For the month of March, which includes International Women’s Day, the Library of Trinity College Dublin launched two female-centric exhibitions, plus held a Wikipedia editing workshop as part of the Art + Feminism initiative.
One online exhibition was curated to mark the first century of female suffrage – “Violence Ridicule and Silence”. This contributes to the work of the Houses of the Oireachtas Vótáil 100 programme, and was produced in collaboration with several sister institutions. The exhibition seeks to highlight a number of aspects to the suffrage story: its origins in the 18th century; the fact that the suffrage movement was an all-island activity and very much influenced by activities in England; the use of violence and ridicule to prevent women from making their voices heard in public spaces, a form of silencing which continues today; and the difficulty there exists in retrieving women’s voices from the archives due to the destruction of their records. The exhibition ends with the deep disappointment occasioned by the misogynistic 1937 Constitution which reneged on the equality ideals of the early political activists. A physical exhibition will complement the online one later in the year.

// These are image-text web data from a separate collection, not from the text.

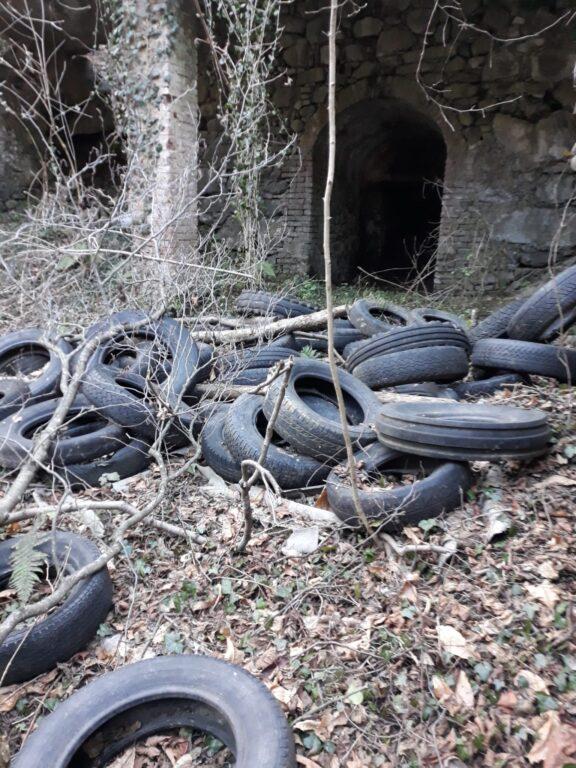 Valgioie, una discarica di pneumatici a cielo aperto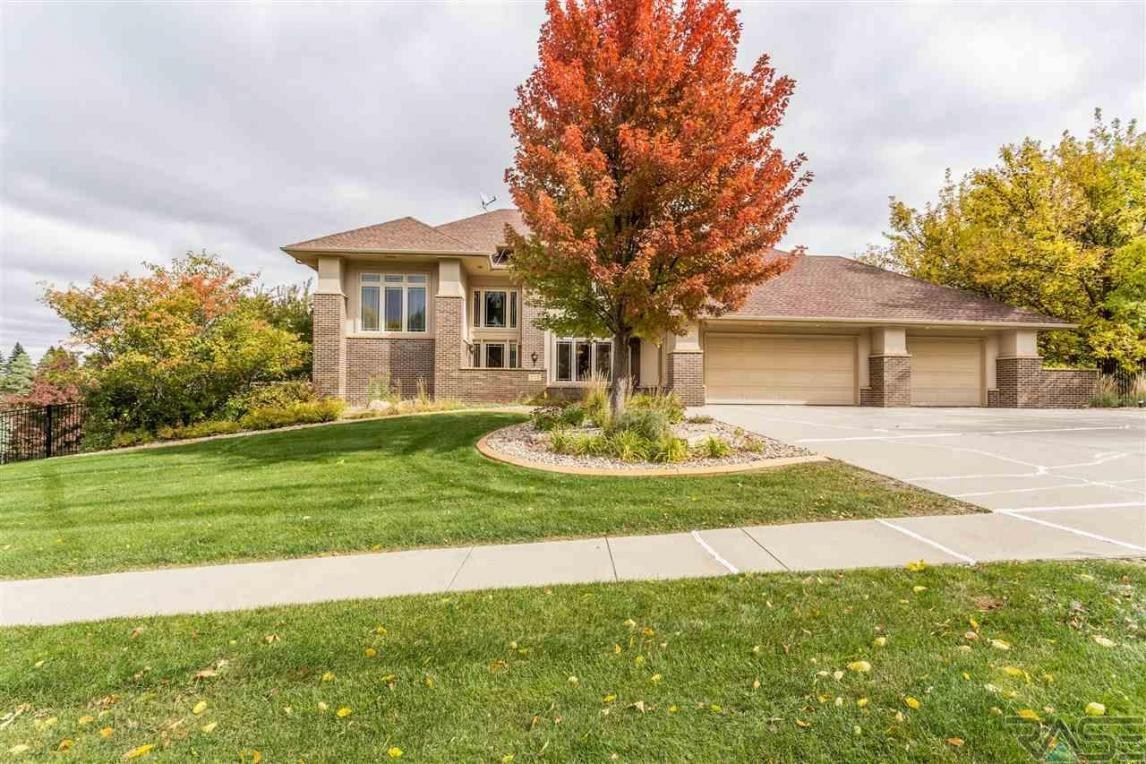 3110 S St Francis Ln, Sioux Falls, SD 57103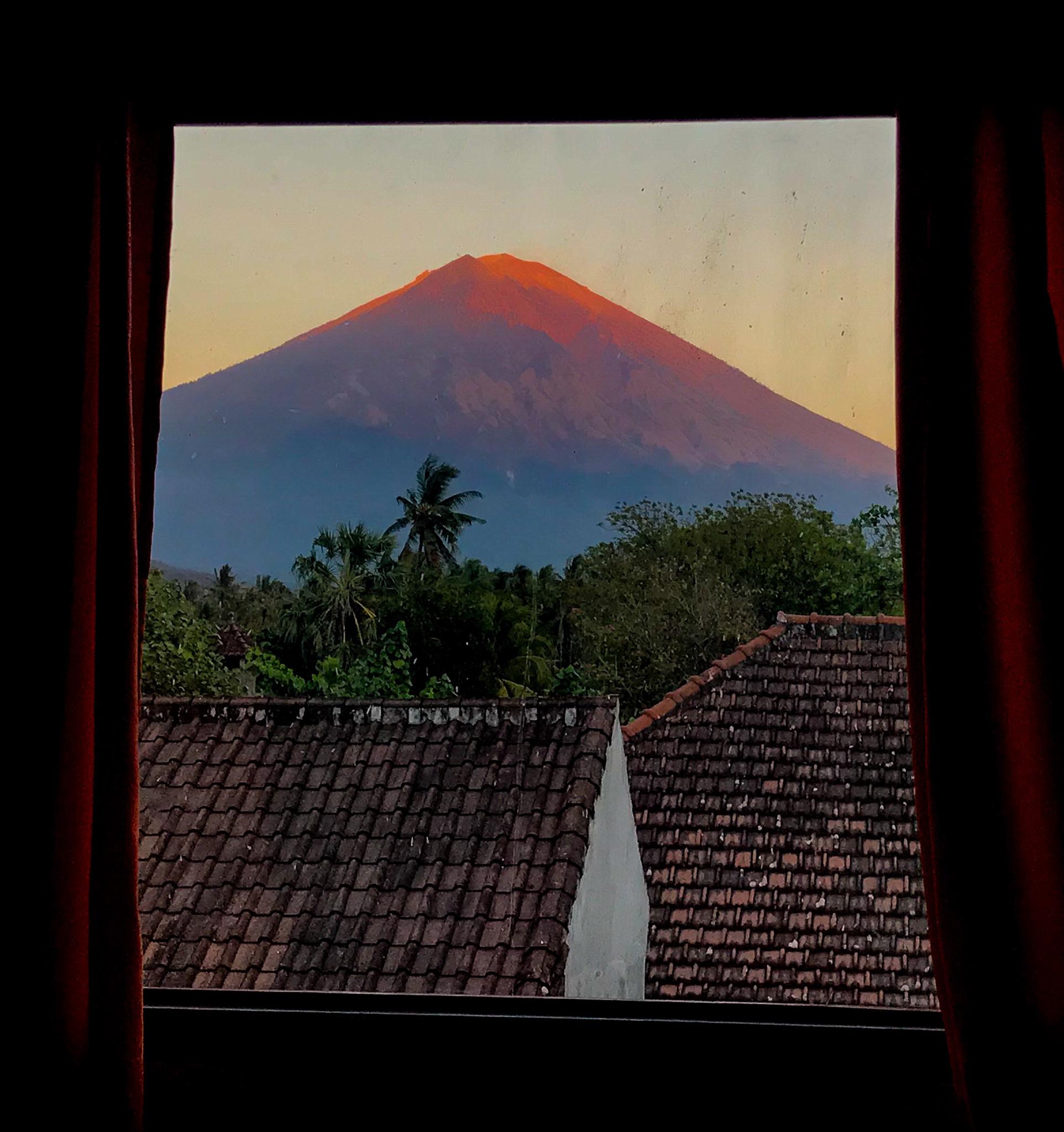 Monte Agung Amed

The second exhibition, currently on display in the Long Room until the end of May, and also now online – “Story Spinners: Irish Women and Children’s Books” – celebrates the skill and artistry of Irish women writers and illustrators and offers a glimpse into the wealth of material produced for girl and boy readers over several centuries. This includes works from the more than 10,000 items in Trinity’s Pollard Collection of Children’s books (dating from 17th century to early 20th century). The exhibition is curated by staff and students from the Masters programme in Children’s Literature at Trinity and forms part of the wider BOLD GIRLS campaign in collaboration with Children’s Books Ireland.